### EXCERPT

-------

| Title: | Variable Selection for Binary Data Using the EM Algorithm | 
| Version: | 0.1 | 
| Description: | Implements variable selection for high dimensional datasets with a binary response variable using the EM algorithm. Both probit and logit models are supported. Also included is a useful function to generate high dimensional data with correlated variables. | 
| Depends: | R (≥ 3.1.3) | 
| License: | GPL-3 | 
| LazyData: | true | 
| RoxygenNote: | 5.0.1 | 
| NeedsCompilation: | no | 
| Packaged: | 2016-01-12 23:02:10 UTC; jcs8v_000 | 
| Author: | John Snyder [aut, cre] | 
| Maintainer: | John Snyder <jcs8v6@mail.missouri.edu> | 
| Repository: | CRAN | 
| Date/Publication: | 2016-01-13 08:49:37 | 
Variable Selection For Binary Data Using The EM Algorithm
Description
Conducts EMVS analysis
Usage
BinomialEMVS(y, x, type = "probit", epsilon = 5e-04, v0s = ifelse(type ==
  "probit", 0.025, 5), nu.1 = ifelse(type == "probit", 100, 1000),
  nu.gam = 1, lambda.var = 0.001, a = 1, b = ncol(x),
  beta.initial = NULL, sigma.initial = 1, theta.inital = 0.5, temp = 1,
  p = ncol(x), n = nrow(x), SDCD.length = 50)

-------

[Items in a dataset]
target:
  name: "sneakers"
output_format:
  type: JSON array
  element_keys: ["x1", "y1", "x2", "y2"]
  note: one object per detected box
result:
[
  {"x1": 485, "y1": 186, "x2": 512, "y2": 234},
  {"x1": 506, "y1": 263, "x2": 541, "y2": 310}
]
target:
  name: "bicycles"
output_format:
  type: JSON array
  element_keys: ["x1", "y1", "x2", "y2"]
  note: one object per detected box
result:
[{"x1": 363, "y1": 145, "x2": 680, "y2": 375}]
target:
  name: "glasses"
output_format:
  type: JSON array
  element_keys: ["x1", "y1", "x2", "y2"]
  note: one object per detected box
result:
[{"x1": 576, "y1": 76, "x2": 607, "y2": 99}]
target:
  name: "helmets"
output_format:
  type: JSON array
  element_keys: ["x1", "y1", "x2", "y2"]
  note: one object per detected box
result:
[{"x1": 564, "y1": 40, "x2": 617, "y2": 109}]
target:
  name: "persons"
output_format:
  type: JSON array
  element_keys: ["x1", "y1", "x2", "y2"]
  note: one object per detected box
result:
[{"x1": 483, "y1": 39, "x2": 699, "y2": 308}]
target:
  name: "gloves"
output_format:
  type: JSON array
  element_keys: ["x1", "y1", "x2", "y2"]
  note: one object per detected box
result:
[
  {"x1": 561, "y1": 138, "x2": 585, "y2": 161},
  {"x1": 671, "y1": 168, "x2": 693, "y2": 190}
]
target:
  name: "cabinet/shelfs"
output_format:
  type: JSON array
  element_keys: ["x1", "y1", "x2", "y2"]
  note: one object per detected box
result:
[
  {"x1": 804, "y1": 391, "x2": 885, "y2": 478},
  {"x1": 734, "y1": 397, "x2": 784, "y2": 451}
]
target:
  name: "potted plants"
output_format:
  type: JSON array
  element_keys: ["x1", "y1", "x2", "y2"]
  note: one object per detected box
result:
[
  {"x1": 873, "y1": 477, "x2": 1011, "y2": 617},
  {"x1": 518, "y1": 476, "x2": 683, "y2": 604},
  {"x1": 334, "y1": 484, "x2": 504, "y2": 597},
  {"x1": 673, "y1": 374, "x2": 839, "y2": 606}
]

-------

### OBJECTIVE
Continue the R package documentation on variable selection for binary data from the point where it stops.

### EXPECTED OUTPUT
Arguments
| y | responses in 0-1 coding | 
| x | X matrix | 
| type | probit or logit model | 
| epsilon | tuning parameter | 
| v0s | tuning parameter, can be vector | 
| nu.1 | tuning parameter | 
| nu.gam | tuning parameter | 
| lambda.var | tuning parameter | 
| a | tuning parameter | 
| b | tuning parameter | 
| beta.initial | starting values | 
| sigma.initial | starting value | 
| theta.inital | startng value | 
| temp | not sure | 
| p | not sure | 
| n | not sure | 
| SDCD.length | not sure | 
Value
probs is posterior probabilities
Examples
#Generate data
set.seed(1)
n=25;p=500;pr=10;cor=.6
X=data.sim(n,p,pr,cor)
#Randomly generate related beta coefficnets from U(-1,1)
beta.Vec=rep(0,times=p)
beta.Vec[1:pr]=runif(pr,-1,1)
y=scale(X%*%beta.Vec+rnorm(n,0,sd=sqrt(3)),center=TRUE,scale=FALSE)
prob=1/(1+exp(-y))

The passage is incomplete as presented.